Reckless Driving: Specified Injury Enhancement Instruction By CC Committee

 

The CC Committee explained the addition of CC 3223 in August 2013: “The committee convened a working group consisting of a law professor and two trial judges to determine appropriate new instructions to add to CC. Although CC already has a misdemeanor reckless driving instruction, [CC 2200], working group members concluded from both personal experience as well as from polling colleagues that the felony enhancement for this instruction is charged quite often. The committee drafted the proposed new instruction to fill that need.” (Advisory Committee on Criminal Jury Instructions Report (July 15, 2013), at p. 4.)

 

CC 1400 and 1401 Cases Interpreting Gang Instruction

 

People v. Salcido (2007) 149 Cal. App. 4th 356, 369, noted a flaw in CC 1400, which prompted a modification of the instruction by the CC Committee. People v. Martinez (2008) 158 Cal. App. 4th 1324, approved the unmodified version of CC 1400.

 

People v. Williams (2009) 170 Cal.
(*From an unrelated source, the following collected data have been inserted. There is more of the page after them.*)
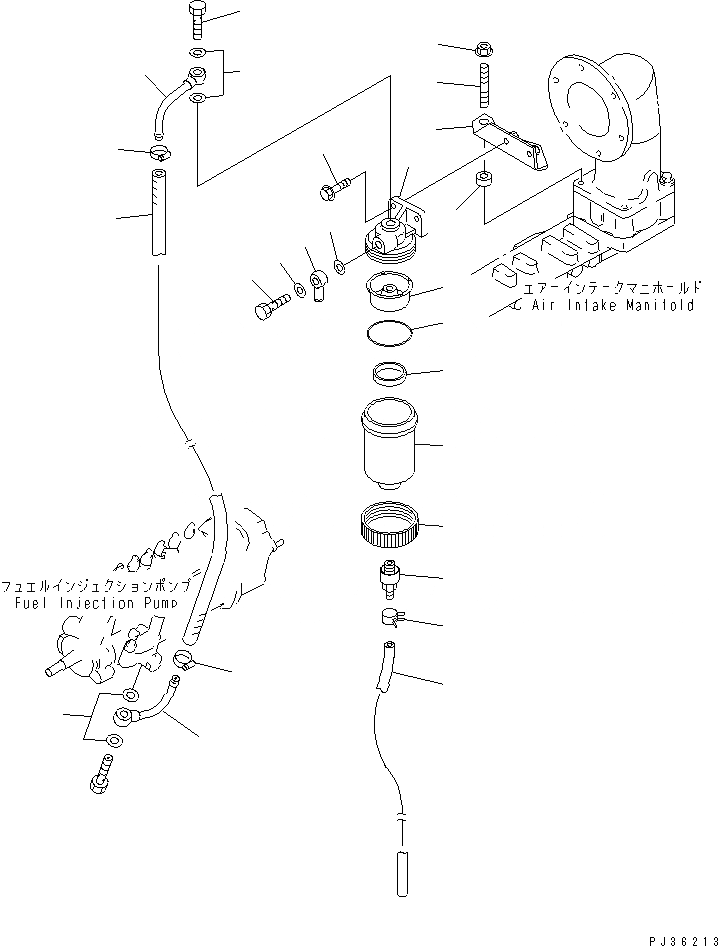 エアーインテークマニホールド
Air Intake Manifold

フュエルインジェクションポンプ
Fuel Injection Pump

PJ36213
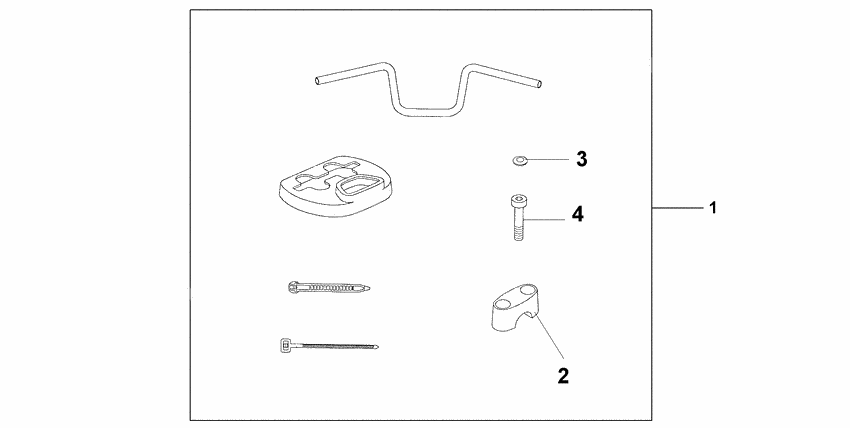 3
4
1
2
App. 4th 587, rejected the defense argument that instructing the jury with CC 1401 incorrectly stated the law because the gang enhancement requires a specific intent to promote the charged offense to which the enhancement is attached, and the trial court’s instruction permitted the jury to base the gang enhancement on speculative, uncharged criminal conduct.

Gangs: CC 1400 Revised In Light Of People v. Rodriguez (2012) 55 Cal. 4th 1125

 

CC 1400 is used to explain to the jury the crime of active participation in a criminal street gang under PC 186.22(a).

 

CC 1400, along with the related instructions in CC 1401 and 2542, were revised in August, 2013, due to the California Supreme Court’s opinion in People v. Rodriguez (2012) 55 Cal. 4th 1125.
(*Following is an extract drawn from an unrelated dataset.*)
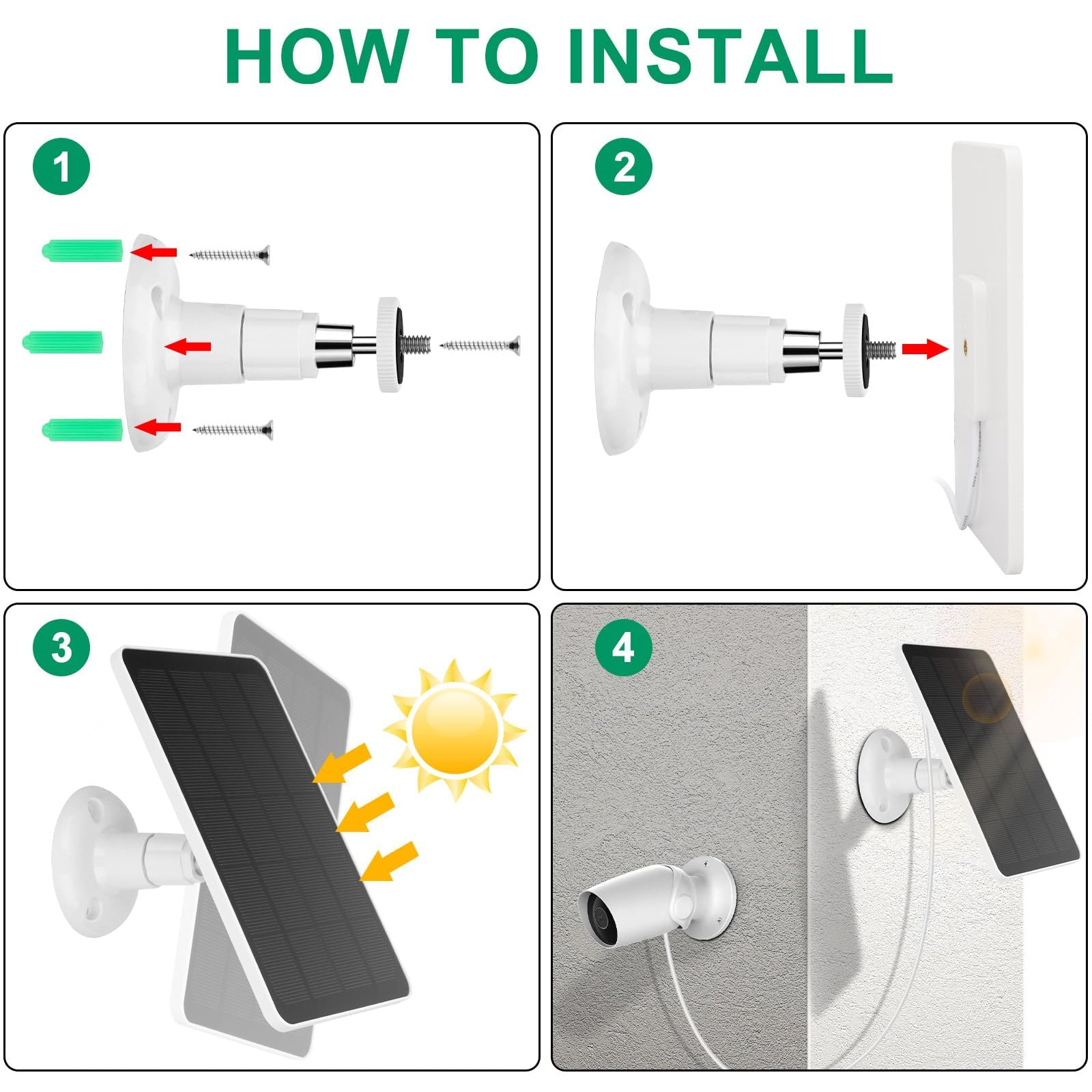 HOW TO INSTALL

1

2

3

4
In People v. Rodriguez, [] The Supreme Court clarified that a violation of Penal Code section 186.22(a) requires that a defendant willfully assist, further, or promote felonious criminal conduct by acting together with at least one other member of a criminal street gang. Because a total of at least two gang members must participate in that conduct and the defendant may, but need not, be a gang member, the committee proposes adding the following explanation to each of these instructions:

“At least two gang members must have participated in committing the felony offense. The defendant may count as one of those members if you find that the defendant was a member of the gang.” (Advisory Committee on Criminal Jury Instructions Report (July 15, 2013) at p. 4.)